Jean-Christophe, 50 ans, "JC" pour les collègues, fait partie des quarante fonctionnaires de police du Nord chargés de la sécurité dans les tribunes quand le Losc joue à domicile. "Il y a de l’ambiance dans le stade : nous sommes là pour faire de la prévention", explique-t-il. C’est au commissariat, trois heures avant le coup d’envoi du match ,que les douze policiers mobilisés pour l’affiche du soir  reçoivent les consignes. La situation peut vite dégénérer, aussi la mission impose du discernement. "Les fonctionnaires de la SIR sont équipés de survêtements bleus, décrit Frédéric, commandant de police, d’une paire de protège-tibias pour se protéger des coups, d’un gilet pare-balles, d’un bâton télescopique, d’une bombe lacrymogène et d’un décontaminant en cas de problème dans la tribune."

"Ils nous ont fouillés trois fois !"

Au stade Pierre Mauroy les visiteurs sont soumis à plusieurs séances de palpations. "Ils nous ont fouillés trois fois, s’exclame un supporteur. On a attendu jusque 20h50 devant le stade ! On n’a même pas pu voir les échauffements…" Les policiers de la section d’intervention rapide sont postés derrière la grille du virage ou sont rassemblés 1 000 supporters. "On ne reste pas dans la tribune visiteurs pour éviter les conflits, explique l’un des hommes de la SIR. Cela nous permet d’avoir un visu sur les supporteurs, de pouvoir les filmer s’ils commettent des infractions dans le stade." Un stadier est posté devant chaque porte et leur permet d’intervenir immédiatement.

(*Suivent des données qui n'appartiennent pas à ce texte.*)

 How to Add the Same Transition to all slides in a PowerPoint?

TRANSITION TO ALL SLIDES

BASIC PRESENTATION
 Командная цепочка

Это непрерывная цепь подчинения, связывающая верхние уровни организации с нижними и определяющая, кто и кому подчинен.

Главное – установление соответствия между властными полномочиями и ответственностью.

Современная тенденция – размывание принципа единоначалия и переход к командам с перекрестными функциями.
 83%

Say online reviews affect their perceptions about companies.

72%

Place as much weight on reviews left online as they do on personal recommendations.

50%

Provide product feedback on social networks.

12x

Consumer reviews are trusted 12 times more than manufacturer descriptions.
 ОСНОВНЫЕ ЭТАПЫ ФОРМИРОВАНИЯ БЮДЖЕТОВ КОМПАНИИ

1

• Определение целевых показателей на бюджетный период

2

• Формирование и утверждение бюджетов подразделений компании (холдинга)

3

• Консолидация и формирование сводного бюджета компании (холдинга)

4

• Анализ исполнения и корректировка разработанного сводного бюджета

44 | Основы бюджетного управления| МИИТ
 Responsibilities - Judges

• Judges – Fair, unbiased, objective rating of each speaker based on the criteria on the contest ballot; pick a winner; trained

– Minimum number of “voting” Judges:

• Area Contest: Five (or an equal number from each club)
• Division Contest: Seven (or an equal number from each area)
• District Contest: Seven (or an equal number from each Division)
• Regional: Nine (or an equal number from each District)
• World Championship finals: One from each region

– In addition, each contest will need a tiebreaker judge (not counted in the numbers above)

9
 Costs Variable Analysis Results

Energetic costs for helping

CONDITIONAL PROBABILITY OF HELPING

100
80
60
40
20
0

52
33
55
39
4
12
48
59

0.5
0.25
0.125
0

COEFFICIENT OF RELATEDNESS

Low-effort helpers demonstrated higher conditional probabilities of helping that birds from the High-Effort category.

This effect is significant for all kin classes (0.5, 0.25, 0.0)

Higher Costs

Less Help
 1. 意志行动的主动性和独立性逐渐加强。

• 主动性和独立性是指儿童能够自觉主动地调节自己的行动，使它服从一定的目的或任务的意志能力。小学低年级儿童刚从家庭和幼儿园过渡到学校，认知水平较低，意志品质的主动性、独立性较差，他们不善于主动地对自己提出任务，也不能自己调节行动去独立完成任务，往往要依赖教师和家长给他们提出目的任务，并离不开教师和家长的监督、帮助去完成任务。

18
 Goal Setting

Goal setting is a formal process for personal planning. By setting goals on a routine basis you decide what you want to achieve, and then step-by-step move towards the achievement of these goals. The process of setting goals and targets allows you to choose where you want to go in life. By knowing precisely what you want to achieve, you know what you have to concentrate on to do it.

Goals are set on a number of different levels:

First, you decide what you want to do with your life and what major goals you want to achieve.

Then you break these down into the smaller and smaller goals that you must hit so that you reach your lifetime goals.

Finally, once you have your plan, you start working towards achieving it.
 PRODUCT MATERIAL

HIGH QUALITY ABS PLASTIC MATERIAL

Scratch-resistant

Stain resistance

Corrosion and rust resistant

Un lanceur d’eau pour repousser les téméraires

L’unique but de la soirée est inscrit par l’équipe adverse, célébré par un pétard. "Ce sont de petites pièces", relativise le policier. Le stade se vide et les esprits s’échauffent un peu dans les escaliers. "Cela tape un peu sur les grilles, mais ça n’est pas bien méchant", poursuit-il, sans se départir de son calme. Il nous montre le lanceur d’eau, prêt à repousser les individus qui viendraient à les affronter. Le policier, passionné de football, est satisfait de la mission de son équipe. Même si, comme d’habitude, il n’aura rien vu de la rencontre.